Andy Warhol, “Sixteen Jackies” (1964) - Walker Art Center di Minneapolis
In opposizione all’Espressionismo astratto, insieme alla Pop, ma con risultati espressivi molto diversi, è la tendenza minimalista che privilegia il raffreddamento gestuale ed emotivo, l’impersonalità, la purezza della linea, della forma e del colore di un Frank Stella o di Dan Flavin, Carl Andre, Richard Serra. Quindi, dopo aver rievocato alcuni momenti delle collaborazioni tra Merce Cunningham, John Cage, Robert Rauschenberg e Jasper Johns che hanno rivoluzionato i rispettivi campi di danza, musica e arti visive, dando vita a un nuovo modello di interazione tra discipline, il percorso espositivo ci conduce alla grande videoinstallazione con cui Bruce Nauman trasforma il proprio corpo in una tavolozza, e a John Baldessari che occupa le intere pareti della sua sala con la riproduzione di un testo che invita a riflettere sui temi dell’unicità dell’opera e del ruolo dell’artista.
Un ruolo che attorno alla fine degli anni Settanta comincia ad assumere una sempre maggiore centralità in relazione a problematiche sociali e politiche quali lo sviluppo della società dei consumi, il femminismo, le lotte per i diritti civili ed è a questo punto che la mostra assume una direzione più mirata attorno questi temi. Lo fa innanzitutto fornendo spunti di riflessione sull’idea di 'American Dream' grazie all’interpretazione di Richard Prince che rilegge, attraverso la foto pubblicitaria, il sogno dell’immaginario collettivo incarnato dal cowboy a cavallo o dai motociclisti sui grandi chopper.
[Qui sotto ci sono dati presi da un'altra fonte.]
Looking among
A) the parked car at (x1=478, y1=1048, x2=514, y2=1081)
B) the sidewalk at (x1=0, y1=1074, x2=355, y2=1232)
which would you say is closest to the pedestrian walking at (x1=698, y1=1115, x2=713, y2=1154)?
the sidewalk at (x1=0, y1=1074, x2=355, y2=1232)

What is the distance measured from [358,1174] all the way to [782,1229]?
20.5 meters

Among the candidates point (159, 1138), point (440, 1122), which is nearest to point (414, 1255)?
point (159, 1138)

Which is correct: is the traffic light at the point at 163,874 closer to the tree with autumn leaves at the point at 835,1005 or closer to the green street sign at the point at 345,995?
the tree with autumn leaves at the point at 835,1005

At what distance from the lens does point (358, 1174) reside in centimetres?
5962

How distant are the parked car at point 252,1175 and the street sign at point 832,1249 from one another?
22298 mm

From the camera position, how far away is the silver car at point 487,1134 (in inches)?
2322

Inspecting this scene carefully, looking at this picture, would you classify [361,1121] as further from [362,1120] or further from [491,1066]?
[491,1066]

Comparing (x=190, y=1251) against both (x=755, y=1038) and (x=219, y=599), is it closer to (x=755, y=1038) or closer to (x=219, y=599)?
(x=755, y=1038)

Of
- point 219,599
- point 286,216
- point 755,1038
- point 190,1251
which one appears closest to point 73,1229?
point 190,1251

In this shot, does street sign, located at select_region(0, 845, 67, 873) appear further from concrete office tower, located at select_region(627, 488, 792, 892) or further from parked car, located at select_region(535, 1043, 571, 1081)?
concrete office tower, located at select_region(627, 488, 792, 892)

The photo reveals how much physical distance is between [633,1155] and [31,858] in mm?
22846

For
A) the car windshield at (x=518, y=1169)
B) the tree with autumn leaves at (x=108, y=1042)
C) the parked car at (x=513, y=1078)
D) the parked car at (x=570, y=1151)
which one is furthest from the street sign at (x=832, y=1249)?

Il testo dell’immagine pubblicitaria è anche il mezzo di comunicazione prediletto di Barbara Kruger e Jenny Holzer. Per la prima il rapporto tra parola e immagine è cruciale mentre per la seconda il testo è l’unico protagonista dell’opera che sovente assume dimensioni monumentali in spazi pubblici.
Soprattutto a partire dagli anni Ottanta il tema della lotta per i diritti civili, che rappresenta uno dei principali fili rossi attraverso cui ripercorrere la storia americana, insieme allo sviluppo dell’emancipazione delle minoranze etniche e dell’identità di genere, sono argomenti ampiamente trattati dagli artisti con sensibilità e modalità diverse: chi con opere di denuncia e con l’attivismo, chi con la produzione di lavori intimisti e molto personali. Quali sono quelli di Robert Gober che con un linguaggio visivo metaforico esprime l’orrore e la paura, la rabbia e il dolore nell’affrontare la maledizione dell’Aids, tema verso cui Felix Gonzales-Torres ha un approccio, come precisa de Bellis, «più silenzioso e minimalista». Focus speciale della mostra è infine quello dedicato alle più recenti ricerche degli anni Novanta e Duemila, in cui spiccano figure di riferimento per la comunità afroamericana quali Kerry James Marshall e Glenn Ligon o artisti che investigano in modo originale l’identità americana come Paul McCarthy, Mike Kelley, Jimmie Durham e Kara Walker della quale è proposta un’ampia campionatura di opere video e disegni che testimoniano la sua suggestiva ricerca tra storia e satira sociale intorno ai temi della discriminazione razziale.